Chinese-Backed Code Pink Group Takes Wreath for Christopher Columbus Ceremony
Ill-timed and pretty gross
This morning on Columbus Plaza outside of Union Station, a spot vandalized repeatedly by pro-Palestine protestors, a ceremony in honor of the explorer was held:
Afterward, a protestor who appears to be affiliated with Code Pink took the wreath sent by the Spanish embassy for the ceremony and affixed it to his bike. He had a sign calling Christopher Columbus “Netanyahu with a boat.” It’s hard to imagine a stupider slogan, the presentism of it and the way it only resonates with people who have been propagandized the way he has.
While Code Pink has done some good anti-war work, they also have a number of well-documented links to the Chinese Communist Party, by way of Neville Roy Singham.
Second, this comes on the heels of some reporting that Christopher Columbus had Sephardic ancestry. Jewish publications like JNS are suggesting one should exercise caution, with a quote from a Jewish studies professor saying the DNA evidence can’t establish that he was a practicing Jew.
That’s all true. There’s quite a lot of richness to this contretemps, though. Benjamin Netanyahu’s father was a scholar of the Spanish Inquisition, who came up with the argument, novel at the time, that the vast majority of conversos were enthusiastic Catholics. Prior to that a lot of the historiography of the Inquisition took its cues from the Holocaust and New Left history, with a lot of focus on furtiveness and the preservation of traditions in the face of oppression.
The way the Church thinks about this is that a Jew who becomes a Catholic is not any less of a Jew, in the same sense that a Nigerian who becomes Catholic is no less Nigerian. You can see that in the narrative of the martyrdom of St.

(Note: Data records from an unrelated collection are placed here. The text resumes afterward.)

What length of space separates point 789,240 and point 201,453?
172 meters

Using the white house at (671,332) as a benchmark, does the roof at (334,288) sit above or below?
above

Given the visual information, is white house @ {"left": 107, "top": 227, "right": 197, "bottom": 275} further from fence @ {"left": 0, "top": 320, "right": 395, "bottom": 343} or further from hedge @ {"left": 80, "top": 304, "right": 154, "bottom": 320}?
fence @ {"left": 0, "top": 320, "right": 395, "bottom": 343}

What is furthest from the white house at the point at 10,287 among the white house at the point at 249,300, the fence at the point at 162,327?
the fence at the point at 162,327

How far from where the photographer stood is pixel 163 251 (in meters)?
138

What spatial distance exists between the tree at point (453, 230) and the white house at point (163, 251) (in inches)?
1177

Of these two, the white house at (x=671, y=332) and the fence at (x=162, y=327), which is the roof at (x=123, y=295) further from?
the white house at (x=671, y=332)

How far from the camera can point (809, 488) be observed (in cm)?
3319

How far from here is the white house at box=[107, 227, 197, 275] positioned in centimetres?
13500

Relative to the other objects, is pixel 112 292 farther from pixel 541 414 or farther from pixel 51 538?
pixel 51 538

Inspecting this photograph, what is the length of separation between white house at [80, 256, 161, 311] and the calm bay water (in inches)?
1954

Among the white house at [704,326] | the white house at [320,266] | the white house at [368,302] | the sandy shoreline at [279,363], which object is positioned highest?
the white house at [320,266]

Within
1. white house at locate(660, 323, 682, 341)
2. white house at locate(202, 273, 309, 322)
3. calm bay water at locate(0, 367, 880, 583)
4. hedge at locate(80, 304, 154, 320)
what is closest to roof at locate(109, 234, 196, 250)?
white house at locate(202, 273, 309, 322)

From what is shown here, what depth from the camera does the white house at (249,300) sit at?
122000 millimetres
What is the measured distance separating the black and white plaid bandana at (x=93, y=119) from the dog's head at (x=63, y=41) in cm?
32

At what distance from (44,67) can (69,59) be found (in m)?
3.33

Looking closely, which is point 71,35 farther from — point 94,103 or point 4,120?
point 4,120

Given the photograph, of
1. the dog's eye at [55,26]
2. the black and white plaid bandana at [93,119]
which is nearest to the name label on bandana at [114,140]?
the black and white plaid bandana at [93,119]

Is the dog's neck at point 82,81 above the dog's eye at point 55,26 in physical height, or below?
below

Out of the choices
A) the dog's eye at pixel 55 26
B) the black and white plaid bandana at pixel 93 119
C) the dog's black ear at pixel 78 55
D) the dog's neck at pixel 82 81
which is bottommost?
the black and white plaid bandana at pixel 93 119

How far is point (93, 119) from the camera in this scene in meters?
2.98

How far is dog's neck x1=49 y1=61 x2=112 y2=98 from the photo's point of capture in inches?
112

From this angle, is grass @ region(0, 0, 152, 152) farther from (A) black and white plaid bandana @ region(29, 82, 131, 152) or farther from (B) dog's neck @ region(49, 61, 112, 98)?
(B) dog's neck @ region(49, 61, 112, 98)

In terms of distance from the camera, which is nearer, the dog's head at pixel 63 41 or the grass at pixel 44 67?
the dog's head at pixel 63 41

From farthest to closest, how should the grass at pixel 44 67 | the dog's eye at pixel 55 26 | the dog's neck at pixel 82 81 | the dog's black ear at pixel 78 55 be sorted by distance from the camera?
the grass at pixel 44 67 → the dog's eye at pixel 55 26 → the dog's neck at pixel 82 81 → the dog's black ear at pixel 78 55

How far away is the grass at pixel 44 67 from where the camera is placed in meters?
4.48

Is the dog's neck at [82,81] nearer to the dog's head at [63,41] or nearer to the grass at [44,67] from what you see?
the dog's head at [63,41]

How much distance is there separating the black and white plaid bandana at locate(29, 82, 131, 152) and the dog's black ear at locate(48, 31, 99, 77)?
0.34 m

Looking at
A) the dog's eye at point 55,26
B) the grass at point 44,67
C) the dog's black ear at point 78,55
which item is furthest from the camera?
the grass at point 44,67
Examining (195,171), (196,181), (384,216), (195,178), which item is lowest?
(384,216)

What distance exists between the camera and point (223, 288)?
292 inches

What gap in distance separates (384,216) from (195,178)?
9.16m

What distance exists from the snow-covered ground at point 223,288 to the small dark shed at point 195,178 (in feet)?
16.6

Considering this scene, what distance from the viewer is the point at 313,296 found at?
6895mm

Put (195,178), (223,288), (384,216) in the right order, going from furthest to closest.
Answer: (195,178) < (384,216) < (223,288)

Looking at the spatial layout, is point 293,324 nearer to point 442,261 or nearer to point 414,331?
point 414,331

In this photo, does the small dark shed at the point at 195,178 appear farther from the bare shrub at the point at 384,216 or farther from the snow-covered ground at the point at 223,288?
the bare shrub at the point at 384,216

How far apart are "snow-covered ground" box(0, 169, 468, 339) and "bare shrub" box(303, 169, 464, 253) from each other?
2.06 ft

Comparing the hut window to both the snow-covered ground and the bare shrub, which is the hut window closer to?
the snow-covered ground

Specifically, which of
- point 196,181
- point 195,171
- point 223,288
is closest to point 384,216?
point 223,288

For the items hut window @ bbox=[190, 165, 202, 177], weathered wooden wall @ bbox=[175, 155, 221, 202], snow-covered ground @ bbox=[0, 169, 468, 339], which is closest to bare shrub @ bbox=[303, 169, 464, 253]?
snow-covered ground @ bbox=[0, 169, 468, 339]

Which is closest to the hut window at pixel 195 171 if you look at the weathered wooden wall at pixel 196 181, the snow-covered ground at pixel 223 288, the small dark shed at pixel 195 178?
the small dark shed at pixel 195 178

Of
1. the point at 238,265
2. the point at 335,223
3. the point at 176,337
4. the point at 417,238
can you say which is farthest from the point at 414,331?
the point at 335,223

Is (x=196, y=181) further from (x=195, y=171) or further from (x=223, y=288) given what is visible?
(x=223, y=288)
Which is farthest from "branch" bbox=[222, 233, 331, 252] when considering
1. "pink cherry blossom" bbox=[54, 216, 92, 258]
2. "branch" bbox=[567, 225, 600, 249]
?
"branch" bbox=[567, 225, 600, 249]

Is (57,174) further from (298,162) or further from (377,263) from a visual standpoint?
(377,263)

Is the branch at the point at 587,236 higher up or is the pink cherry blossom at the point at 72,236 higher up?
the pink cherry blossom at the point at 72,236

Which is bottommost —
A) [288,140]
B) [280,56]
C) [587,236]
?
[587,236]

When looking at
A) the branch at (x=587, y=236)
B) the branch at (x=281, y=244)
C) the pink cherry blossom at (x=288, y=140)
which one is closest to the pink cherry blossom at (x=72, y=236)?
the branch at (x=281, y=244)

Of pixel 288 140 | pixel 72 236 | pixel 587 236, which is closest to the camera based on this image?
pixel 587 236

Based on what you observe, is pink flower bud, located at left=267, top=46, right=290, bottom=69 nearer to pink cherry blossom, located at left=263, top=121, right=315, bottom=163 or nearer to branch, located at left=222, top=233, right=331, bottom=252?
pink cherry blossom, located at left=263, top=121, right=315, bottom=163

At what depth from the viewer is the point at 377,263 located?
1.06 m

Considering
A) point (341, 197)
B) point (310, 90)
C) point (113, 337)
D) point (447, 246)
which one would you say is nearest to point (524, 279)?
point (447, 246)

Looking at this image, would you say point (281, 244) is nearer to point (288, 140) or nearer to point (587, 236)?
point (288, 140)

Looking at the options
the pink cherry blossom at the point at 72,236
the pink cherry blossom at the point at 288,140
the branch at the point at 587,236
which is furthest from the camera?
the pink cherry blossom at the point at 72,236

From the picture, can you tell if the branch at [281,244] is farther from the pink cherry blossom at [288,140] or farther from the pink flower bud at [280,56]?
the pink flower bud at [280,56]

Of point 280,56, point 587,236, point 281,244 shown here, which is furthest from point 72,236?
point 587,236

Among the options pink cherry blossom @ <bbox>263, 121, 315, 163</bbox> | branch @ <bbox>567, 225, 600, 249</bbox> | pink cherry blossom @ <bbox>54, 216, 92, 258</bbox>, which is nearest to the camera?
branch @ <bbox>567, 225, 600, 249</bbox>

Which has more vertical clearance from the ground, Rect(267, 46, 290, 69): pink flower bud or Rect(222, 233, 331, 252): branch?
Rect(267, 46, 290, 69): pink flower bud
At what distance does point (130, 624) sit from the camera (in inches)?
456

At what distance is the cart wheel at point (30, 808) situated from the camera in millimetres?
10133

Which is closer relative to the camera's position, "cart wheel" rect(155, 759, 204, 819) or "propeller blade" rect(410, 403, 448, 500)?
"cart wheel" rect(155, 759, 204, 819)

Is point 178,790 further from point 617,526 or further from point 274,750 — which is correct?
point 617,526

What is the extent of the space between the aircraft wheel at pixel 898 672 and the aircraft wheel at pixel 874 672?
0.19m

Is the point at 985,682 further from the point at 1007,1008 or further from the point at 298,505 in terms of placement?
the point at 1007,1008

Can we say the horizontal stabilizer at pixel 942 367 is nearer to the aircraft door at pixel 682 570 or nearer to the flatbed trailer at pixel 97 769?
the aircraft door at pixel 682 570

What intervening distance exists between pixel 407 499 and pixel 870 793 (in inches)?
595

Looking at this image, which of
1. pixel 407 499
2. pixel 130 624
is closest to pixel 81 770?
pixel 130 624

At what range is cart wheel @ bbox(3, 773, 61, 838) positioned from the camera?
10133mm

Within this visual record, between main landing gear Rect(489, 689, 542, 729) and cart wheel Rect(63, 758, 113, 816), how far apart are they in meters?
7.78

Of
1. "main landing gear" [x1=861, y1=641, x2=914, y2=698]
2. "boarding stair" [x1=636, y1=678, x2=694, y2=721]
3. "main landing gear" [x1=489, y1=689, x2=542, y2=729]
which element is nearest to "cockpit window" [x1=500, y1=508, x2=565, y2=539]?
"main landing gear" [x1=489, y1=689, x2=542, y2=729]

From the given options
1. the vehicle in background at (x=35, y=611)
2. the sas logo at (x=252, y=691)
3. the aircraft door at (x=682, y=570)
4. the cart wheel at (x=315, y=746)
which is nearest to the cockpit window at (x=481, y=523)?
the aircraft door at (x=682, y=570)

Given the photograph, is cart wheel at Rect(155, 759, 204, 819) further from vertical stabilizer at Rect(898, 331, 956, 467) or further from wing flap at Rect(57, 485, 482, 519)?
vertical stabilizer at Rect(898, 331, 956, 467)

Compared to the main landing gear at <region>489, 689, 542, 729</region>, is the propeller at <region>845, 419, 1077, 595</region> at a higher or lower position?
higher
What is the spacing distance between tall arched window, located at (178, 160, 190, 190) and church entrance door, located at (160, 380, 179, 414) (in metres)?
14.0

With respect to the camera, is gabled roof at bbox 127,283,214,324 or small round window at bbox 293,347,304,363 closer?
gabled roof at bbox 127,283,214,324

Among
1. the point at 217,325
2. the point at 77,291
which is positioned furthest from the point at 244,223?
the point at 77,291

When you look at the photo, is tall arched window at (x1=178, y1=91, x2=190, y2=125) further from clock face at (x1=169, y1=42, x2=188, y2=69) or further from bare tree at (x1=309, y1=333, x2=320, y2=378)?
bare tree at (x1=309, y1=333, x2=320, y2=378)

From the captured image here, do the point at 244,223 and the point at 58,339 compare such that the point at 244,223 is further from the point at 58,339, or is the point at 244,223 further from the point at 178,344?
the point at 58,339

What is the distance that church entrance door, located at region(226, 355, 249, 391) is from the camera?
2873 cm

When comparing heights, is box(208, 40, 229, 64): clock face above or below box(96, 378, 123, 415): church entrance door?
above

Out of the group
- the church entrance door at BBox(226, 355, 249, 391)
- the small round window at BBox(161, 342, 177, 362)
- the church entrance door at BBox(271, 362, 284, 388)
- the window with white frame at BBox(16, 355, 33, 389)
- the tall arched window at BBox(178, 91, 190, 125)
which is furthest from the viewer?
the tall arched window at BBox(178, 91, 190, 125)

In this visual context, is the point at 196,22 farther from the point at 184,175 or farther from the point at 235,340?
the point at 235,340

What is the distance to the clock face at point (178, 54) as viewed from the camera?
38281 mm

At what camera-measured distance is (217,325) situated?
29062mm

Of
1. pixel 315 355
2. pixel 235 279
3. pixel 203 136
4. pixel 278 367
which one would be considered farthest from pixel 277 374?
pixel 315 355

Edith Stein by the Nazis, in which she says at one point, “we are going for our people.” This is a point of view religious Jews understandably have some reservations about.
Where this bears on the Inquisition is this: there really was a great deal of suspicion of conversos, which probably led to a lot of reporting of suspected heresy which the civil power is incompetent to adjudicate—an unbaptized Jew cannot be a heretic by definition.
This is a controversial point, but when you look at how the vast majority of cases before the Spanish Inquisition were dropped or resulted in acquittals—only 1-2 percent were relaxed to the secular arm to carry out a death sentence, a ratio almost the reverse of federal prosecutions today—you can see how it actually had the effect of muting vigilante violence against Jews. The most common result is for the Inquisition to say, actually, they’re not heretics.
When it comes to the specific case of Christopher Columbus, Jewish ancestry or not is immaterial to his hero status among Catholics, especially Italian ones. Where I would probably go further than the JNS reporting is a genetic identity of Sephardim is difficult to establish, much more so than Ashkenazi Jews, who are more endogamous and have been shown to very clearly have their origins in a specific small population.
If you read the Spanish reporting on these various Columbus origin theories, it’s pretty clear various Iberian ones are getting a hearing, the two mentioned here are that he is from the Balearic Islands, and the Llorens theory is that he is Valencian—with his father immigration to the Crown of Aragon from Liguria, which basically just sets his Genoese origins back a generation. There are even Portuguese and Galician origin stories getting a hearing. I suspect this is more about the Spanish trying to claim Columbus back from the Italians than Jewish history.